Sunday, October 05, 2008

Home Made, Hand Made

I just watched Be Kind, Rewind - and enjoyed it. It may not be a classy film, it has a low budget look to it (stars and all) but the idea behind it seems cool.

Sweding - making your own stuff. In the world of Internet and YouTube almost everyone can get their hands on tools and stuff for their own creativity - you don't have to always buy 'corporate'. We all like quality, of course, but the 'punk' aesthetic of do-it-yerself has a lot going for it.
Panto at EPA Not that I consider the idea new. My dad made and used puppets throughout his life, with any old raw materials. A shortage of stuff after WWII made him ingenious about using anything that came to hand. His 'den' (where he ran workshops) had dozens of shoe boxes lining the shelves, with anything anyone chose to give him - cotton reels, toilet roll tubes, scraps of fabric, buttons, ping-pong balls, springs, etc.

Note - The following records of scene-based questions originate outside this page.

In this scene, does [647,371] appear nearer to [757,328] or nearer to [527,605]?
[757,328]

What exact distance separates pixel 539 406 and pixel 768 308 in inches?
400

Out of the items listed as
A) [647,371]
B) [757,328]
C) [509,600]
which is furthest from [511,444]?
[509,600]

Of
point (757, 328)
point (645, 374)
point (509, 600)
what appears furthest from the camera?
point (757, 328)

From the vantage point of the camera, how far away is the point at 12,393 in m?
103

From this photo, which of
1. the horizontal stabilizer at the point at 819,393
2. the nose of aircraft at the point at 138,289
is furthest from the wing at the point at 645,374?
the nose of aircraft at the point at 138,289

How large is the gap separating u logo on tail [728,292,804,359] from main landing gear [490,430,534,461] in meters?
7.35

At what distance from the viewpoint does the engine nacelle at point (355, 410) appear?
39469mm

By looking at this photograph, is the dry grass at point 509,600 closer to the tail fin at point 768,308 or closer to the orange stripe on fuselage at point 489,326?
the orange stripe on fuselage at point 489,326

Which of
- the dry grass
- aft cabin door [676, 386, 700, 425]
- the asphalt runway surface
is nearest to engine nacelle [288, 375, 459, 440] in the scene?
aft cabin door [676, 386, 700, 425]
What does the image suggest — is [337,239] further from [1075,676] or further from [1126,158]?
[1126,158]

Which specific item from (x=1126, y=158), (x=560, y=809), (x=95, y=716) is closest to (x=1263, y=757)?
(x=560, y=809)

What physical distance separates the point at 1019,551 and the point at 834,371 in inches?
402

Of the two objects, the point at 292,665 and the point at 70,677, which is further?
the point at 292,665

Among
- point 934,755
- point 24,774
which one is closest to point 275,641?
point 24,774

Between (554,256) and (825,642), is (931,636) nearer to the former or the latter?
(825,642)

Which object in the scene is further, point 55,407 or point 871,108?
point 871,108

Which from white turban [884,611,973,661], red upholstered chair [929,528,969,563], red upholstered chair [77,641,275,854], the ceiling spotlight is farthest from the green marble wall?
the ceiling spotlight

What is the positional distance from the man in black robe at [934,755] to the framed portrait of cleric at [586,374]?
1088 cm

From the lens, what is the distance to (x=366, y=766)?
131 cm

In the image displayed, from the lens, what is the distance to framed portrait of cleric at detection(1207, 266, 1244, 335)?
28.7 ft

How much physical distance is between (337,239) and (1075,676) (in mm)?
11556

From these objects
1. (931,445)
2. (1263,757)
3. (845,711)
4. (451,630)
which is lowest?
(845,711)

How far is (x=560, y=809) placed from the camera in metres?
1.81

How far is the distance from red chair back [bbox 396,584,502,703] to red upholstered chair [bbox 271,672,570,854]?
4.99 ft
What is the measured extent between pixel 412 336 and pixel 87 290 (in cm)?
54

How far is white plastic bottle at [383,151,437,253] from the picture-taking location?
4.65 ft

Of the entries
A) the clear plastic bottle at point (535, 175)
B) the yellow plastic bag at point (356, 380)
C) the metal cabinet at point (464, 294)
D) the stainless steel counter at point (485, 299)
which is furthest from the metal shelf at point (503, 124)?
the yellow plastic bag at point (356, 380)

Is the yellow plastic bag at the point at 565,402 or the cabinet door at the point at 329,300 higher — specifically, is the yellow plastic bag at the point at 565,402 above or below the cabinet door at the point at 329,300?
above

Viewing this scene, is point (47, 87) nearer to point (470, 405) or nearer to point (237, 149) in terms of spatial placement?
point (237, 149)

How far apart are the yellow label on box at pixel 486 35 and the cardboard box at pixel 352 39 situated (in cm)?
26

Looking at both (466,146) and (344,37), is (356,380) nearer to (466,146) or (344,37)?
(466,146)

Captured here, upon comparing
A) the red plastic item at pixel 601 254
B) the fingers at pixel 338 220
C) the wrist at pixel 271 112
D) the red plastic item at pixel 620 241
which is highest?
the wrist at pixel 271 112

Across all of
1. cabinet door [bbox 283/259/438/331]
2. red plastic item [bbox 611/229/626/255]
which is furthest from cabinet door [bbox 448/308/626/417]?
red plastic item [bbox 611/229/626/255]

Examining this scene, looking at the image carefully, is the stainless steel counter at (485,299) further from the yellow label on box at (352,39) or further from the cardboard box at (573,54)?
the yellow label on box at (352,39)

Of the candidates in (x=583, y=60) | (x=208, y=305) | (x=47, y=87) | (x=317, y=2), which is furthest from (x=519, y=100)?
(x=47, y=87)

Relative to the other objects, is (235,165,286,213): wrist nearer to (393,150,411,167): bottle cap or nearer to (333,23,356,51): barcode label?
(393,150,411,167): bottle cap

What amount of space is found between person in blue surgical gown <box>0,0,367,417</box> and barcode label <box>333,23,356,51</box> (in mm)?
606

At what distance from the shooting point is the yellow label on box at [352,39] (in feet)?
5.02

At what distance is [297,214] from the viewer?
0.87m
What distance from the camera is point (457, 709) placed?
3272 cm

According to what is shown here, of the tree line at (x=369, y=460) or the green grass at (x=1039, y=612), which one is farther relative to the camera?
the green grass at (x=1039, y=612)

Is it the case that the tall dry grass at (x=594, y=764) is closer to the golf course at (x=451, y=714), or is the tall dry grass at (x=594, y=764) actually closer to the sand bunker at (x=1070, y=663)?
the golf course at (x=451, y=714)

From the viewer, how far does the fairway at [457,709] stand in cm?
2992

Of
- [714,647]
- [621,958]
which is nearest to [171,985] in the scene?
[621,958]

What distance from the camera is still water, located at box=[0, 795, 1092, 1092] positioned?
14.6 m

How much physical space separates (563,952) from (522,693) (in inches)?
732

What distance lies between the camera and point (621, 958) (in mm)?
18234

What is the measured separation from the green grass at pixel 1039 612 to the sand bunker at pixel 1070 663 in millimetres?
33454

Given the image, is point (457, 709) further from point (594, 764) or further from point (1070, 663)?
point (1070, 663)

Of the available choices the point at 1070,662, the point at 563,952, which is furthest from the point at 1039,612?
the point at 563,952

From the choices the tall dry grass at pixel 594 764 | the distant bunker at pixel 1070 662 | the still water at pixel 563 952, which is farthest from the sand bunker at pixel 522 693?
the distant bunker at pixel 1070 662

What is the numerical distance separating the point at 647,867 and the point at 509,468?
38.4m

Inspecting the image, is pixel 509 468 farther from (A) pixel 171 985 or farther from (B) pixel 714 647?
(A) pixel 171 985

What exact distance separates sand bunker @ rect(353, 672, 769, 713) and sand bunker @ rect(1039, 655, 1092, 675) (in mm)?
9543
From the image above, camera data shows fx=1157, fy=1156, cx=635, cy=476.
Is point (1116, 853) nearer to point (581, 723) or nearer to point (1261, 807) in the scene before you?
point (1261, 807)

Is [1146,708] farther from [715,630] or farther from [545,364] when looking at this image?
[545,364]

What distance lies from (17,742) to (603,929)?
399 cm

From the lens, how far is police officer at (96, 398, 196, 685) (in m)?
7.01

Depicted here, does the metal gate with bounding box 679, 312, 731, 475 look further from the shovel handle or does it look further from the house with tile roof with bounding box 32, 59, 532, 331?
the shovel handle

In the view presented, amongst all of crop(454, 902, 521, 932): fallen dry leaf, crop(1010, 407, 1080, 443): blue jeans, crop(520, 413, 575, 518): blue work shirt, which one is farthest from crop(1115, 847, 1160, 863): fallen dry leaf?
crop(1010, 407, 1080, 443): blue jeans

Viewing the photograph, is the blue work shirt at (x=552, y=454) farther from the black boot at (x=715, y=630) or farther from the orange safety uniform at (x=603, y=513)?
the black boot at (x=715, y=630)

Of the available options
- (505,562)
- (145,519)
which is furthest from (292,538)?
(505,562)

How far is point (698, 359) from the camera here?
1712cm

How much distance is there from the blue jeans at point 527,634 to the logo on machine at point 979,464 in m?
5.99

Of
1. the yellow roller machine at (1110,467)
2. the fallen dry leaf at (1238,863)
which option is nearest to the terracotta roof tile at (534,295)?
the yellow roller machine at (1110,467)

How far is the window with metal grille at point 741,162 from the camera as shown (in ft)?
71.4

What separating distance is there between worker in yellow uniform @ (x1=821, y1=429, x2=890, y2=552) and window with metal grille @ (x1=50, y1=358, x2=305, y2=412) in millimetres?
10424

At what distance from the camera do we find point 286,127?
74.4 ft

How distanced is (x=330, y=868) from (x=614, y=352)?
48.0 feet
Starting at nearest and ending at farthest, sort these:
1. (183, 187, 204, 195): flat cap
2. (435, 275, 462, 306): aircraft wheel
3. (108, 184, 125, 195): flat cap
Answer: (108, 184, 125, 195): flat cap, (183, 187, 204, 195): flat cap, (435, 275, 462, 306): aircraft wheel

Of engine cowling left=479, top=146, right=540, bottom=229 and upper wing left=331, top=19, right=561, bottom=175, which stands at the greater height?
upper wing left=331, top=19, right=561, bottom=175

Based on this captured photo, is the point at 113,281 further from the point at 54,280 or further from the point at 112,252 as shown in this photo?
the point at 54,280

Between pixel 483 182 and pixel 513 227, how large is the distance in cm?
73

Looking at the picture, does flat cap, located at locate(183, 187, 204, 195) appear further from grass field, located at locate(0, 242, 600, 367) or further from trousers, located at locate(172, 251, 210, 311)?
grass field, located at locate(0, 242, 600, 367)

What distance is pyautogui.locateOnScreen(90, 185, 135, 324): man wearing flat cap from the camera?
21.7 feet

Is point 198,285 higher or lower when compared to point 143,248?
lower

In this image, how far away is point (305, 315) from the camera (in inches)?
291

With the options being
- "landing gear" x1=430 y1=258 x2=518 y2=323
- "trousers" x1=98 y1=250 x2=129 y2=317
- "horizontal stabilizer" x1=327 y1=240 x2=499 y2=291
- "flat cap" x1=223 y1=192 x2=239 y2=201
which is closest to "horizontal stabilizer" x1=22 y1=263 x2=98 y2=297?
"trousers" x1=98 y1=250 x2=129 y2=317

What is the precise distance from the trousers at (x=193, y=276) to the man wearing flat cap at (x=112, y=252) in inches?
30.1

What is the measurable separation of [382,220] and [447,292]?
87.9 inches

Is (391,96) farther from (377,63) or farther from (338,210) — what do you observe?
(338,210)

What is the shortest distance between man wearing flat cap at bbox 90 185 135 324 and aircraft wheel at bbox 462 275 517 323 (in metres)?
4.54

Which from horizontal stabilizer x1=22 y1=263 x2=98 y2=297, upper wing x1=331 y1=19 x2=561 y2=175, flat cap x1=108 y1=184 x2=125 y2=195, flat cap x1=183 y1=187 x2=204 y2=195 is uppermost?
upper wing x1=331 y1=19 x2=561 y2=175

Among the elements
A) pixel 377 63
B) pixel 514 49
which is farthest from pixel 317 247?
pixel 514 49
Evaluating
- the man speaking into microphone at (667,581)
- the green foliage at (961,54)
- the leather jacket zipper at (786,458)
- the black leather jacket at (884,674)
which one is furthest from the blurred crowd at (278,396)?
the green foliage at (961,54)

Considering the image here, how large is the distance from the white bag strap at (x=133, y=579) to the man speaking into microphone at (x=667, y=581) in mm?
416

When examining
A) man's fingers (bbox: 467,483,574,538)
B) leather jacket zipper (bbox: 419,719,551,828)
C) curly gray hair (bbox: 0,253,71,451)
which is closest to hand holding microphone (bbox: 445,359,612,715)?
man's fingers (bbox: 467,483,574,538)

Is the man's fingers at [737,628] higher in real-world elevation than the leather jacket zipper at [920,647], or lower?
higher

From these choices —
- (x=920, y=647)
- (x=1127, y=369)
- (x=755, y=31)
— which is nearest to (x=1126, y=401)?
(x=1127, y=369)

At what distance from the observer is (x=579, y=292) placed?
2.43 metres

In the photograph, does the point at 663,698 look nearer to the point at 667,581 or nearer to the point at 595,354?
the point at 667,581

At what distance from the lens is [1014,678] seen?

He had a treasure trove of stuff. Like many artists he would sometimes seek out something to fit, but as often as not would allow the object itself to suggest a use.

The whole 'tv for kids' thing of making puppets with bits and pieces emerged from that work. After our extravagant and affluent wave, we have returned to the idea of recycling and reusing stuff - and getting creative on a budget.

I have nothing against people improving the quality of their product if the feedback of their creativity finds a big audience throwing money in the hat. I worked with Jim Henson at his peak, and that green sock and half ping-pongs that made Kermit had ended up with him able to employ whole teams of creatives, with access to the best tools and materials in the world. State-of-the-art experimentation. No problem. Employment for other creatives. Excellent!
35 years ago - living in a shed in someone's garden
I couldn't wait to get discovered, or pass an audition though - so I had started performing in the streets with what I had. It worked for me - through the thin times of the 70s - as punk emerged as yet another wave of 'homemade'. It doesn't have to look cheap - you can create style with attitude. I ended up in the movies for a while!

The NoFit State crew came out of a workshop I ran when on the dole (that £15 a week raised my income by a third!) No-one had any money. After 20 years of sweding, they now tour an award-winning show - tabĂș, with about 40 people on the road - getting reviews like this:

'Cirque Du Soleil without the Disney and the disinfectant… this is the future of British Circus.’- The Guardian

Tabu
Uploaded by nofitstate

Gee, gosh - it makes me proud - but they did it with whatever came to hand, lots of attitude and enthusiasm - and getting other people involved. Arts Councils didn't think of 'circus' as an 'art'. It's a lot of work, putting up and taking down your own theatre...


So - I have started making books for the same reason - because I can. Because anyone can get pen and paper (or access to a word processor). Because I don't have a video camera to make YouTube movies for my friends' amusement, (although I have put tiny clips up, I like to try everything). And because Lulu offer me the chance to actually make hard copies - like a book mocked up for a movie - see my Lulu storefront.
Cover by Bobby Campbell
I am sweding books right now. My mate Mick had only just started into computers when he died (in 1994) and he would have loved it. I started tidying the house, and really have to throw out all the books and papers of his that I hoarded...what I haven't made digital has to go. I already made up short runs of some of his writing back in the days of photocopying .

I now edited a final (?) version of 'the book that nobody could write' - Another Kinda Time by Mick Swain - (I leave you to decide if that is 'kinder' or 'kind of') - as one last tribute. He got me writing in the first place, and he might have loved the creative outlets in the modern world. You do this stuff for your own pleasure. If others take it up, amplify it, or put you in the spotlight, fine - but you should have fun, just in case you fail to give up the day job. Fun seems infectious, and gives you the best shot.

Oh, and just for a synchronicity (Mick's favourite model) the DVD extras include a 'mosaic of Passaic' (where they shot the movie with the help of local people). Just last night I used his own phrase to describe his method of turning diary writing into fiction - a mosaic of the prosaic. Spooky, huh?

And we now have hard copies of the Maybe Quarterly in circulation, too.